The Company determined earnings per share by dividing majority net income from continuous operations and from discontinued operations and majority net income, by the average weighted number of shares issued and outstanding during the year, with the exception of shares acquired by the Company.

 

 

 

 

 

1. Description of the Business and Significant Accounting Policies (continued)

 

t) Concentration of risk

 

The Company invests a portion of its excess cash in time deposits in financial institutions with strong credit ratings. TELMEX does not believe it has significant concentrations of credit risks in its accounts receivable, as it has a broad customer base.

 

u) Segments

 

Segment information is prepared based on information used by the Company in its decision-making processes (see Note 17).

 

v) Reclassifications

 

Certain captions shown in the 2006 financial statements as originally issued have been reclassified for uniformity of presentation with the 2007 financial statements. The effects of such reclassifications were applied retroactively in the accompanying balance sheet at December 31, 2006, in accordance with Mexican FRS B-1, Accounting Changes and Error Corrections. An analysis is as follows:

 

Originally reported 2006

Reclassified issue 2006

Employee profit sharing

 

Ps. 3,059,444

Income before income tax

Ps. 42,949,020

39,889,576

Net income

30,315,572

30,315,572

 

w) New accounting pronouncements

 

The following new pronouncements entered into force on January 1, 2007:

Mexican FRS B-3, Statement of Operations

 

Mexican FRS B-3 establishes the guidelines for classifying income, costs and expenses as either ordinary or non-ordinary and modifies certain Mexican FRS. The primary sections of the statement of income have been redefined to embody the concepts of "ordinary items" and the classification of income. This Mexican FRS also allows entities to present costs and expenses in the statement of operations, based on their function or nature or a combination of both.

 

When an entity does decide to include the operating income caption, Mexican FRS B-3 requires the disclosure of the items comprising such caption and a justification for its inclusion in the statement of income.

 

 

 

 

 

 

 

1. Description of the Business and Significant Accounting Policies (continued)

Mexican FRS B-13, Subsequent Events at the Date of the Financial Statements

 

Mexican FRS B-13 modifies the former rules relative to subsequent events, by establishing that certain events, such as the restructuring of assets and liabilities and the relinquishing by creditors of their collection rights in the case of debt default, shall be disclosed in the notes to the financial statements and recognized in the period in which they took place. Accordingly, the financial statements may no longer be adjusted to reflect such subsequent events, as was permitted under Mexican FRS.

 

The adoption of Mexican FRS B-13 had no effect on the Company's financial position.

 

Mexican FRS C-13, Related Parties

This Mexican FRS broadens the definition of related parties to include joint business involving the reporting entity and immediate family members of key management personnel or directors and funds derived from labor obligation plans, as well. Mexican FRS C-13 also requires the following disclosures: i) the relationship between the controlling company and its subsidiaries, irrespective of whether transactions were carried out between them in the period; ii) the name of the direct controlling company and, when different from such, the name of the principal controlling company of the economic entity to which the entity belongs; and iii) compensations granted to the entity's key management personnel or directors (if it refers to a public company). This standard also allows entities to disclose that the considerations for transactions carried out with its related parties are similar to prices that would be established for similar transactions between third parties, provided that such parity may be demonstrated.

Exercise prompt:
Copy the accounting policies passage verbatim from "Mexican FRS B-13 modifies" to "under Mexican FRS.".

Given data:
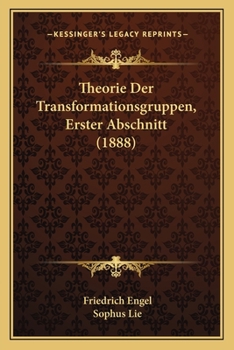 Paperback Theorie Der Transformationsgruppen, Erster Abschnitt (1888) [German] Book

Answer for this exercise:
Mexican FRS B-13 modifies the former rules relative to subsequent events, by establishing that certain events, such as the restructuring of assets and liabilities and the relinquishing by creditors of their collection rights in the case of debt default, shall be disclosed in the notes to the financial statements and recognized in the period in which they took place. Accordingly, the financial statements may no longer be adjusted to reflect such subsequent events, as was permitted under Mexican FRS.